Psychology comes out of a combination of Philosophy and Biology.
Ancient Nature-Nurture Debate
Socrates and Plato (469-399BC)— the great early philosophers believed the mind could be separated from the body. Knowledge is innate—born into us.
Aristotle (384-322 BC) believed that the soul was not separable from the body. Knowledge NOT innate, but learned.
Continued Nature-Nurture Debate
Descartes (1595-1650) - scientist and philosopher. Also believed that Knowledge is innate. Looked at how the mind and body communicated, studying nerves and body movements.
John Locke (1632-1704) – Believed the mind is blank slate. His work along with Francis Bacon led towards the principle of Empiricism.
The view that knowledge originates in experience and that science should, therefore, rely on observation and experimentation.
The beginning of modern science
systematic knowledge of the physical or material world gained through observation and experimentation.
Who is the Father of Psychology?
Wilhelm Wundt (1832-1920) — did the first true psychology experiment which attempted to measure the speed of thought.
A philosopher and physiologist
Worked in experimental and cognitive psychology.
Known for “objective introspection”
Sigmund Freud (1856-1939)
Father of Psychoanalysis
Science of the mental life.
Best known for such theories of the unconscious mind, repression, the interpretations of dreams and defense mechanisms.
Psychology becomes fixed (fixated?) on understanding the inner mental processes and thinking.
The Pendulum swings
From 1920-1960, Psychology is redefined as “the scientific study of observable behavior”.
Since thinking, introspection and feelings can’t be observed, it is dismissed. Because science is rooted in observation, only BEHAVIOR can be studied and researched.
Fathers of Behaviorism
John B Watson
Theories of classical conditioning, operant conditioning, rewards and punishment.
Pendulum swings again
Humanistic Psychology takes hold around 1960 with the belief that people are more than just their behaviors. Thinking and feeling ARE important. Emphasizes human potential, needs for love and acceptance, and environmental influences on growth.
Psychology comes of age!
Family systems perspective
4 major theories in counseling
Cognitive behavioral theory
Family systems theory
The longstanding controversy over the relative contributions that genes and experience make to the development of psychological traits and behaviors.
Consider issues like alcoholism, obesity, depression, and personality traits.
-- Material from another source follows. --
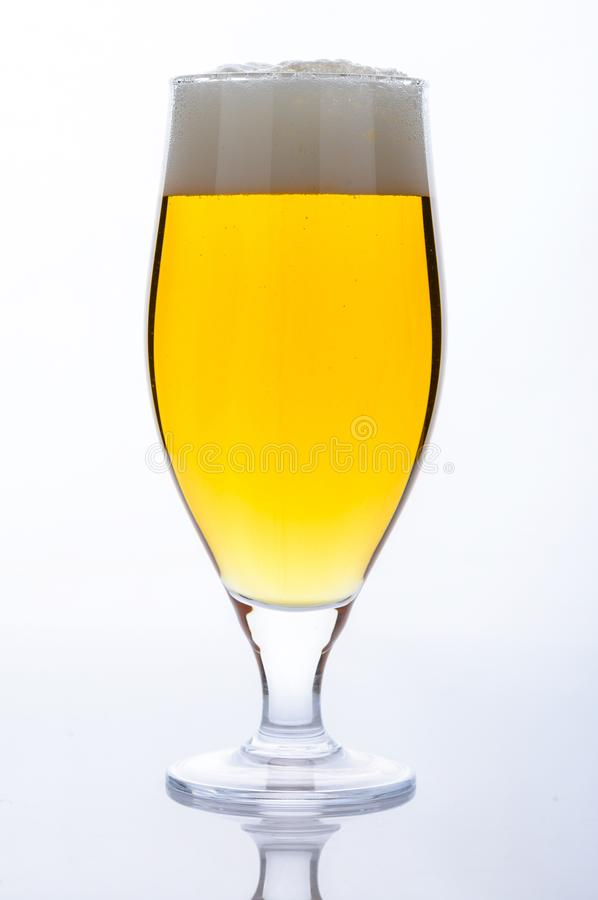 Beer glass with light cold beer with bubble froth on light backg royalty free stock photo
Are they genetic or caused by the environment?
The Jim Twins
Jim Springer and Jim Lewis
Separated four weeks after birth
Reunited at age 39
Jim Twin Simularities. Both men:
Had first wives named “Linda” and second wives named “Betty.”
Named their sons “James Allan.”
Owned dogs named “Toy.”
Drove the same color and same model of Chevy.
Chain smoked Salem cigarettes.
Chewed their fingernails.
Vacationed in the same spot each year.
Got headaches at the same time of the day.
Enjoyed mechanical drawing and carpentry.
Had excelled in math in school and struggled in spelling .
Oskar and Jack
Oskar and Jack were born in Trinidad but separated and raised by different families.
Oskar was taken to Germany, where his grandmother raised him as a Catholic and a Nazi youth.
Jack was raised in the Caribbean as a Jew, by his father, and spent part of his youth on an Israeli kibbutz.
When arriving at the airport, both were wearing wire-rimmed glasses and mustaches, both sported two-pocket shirts.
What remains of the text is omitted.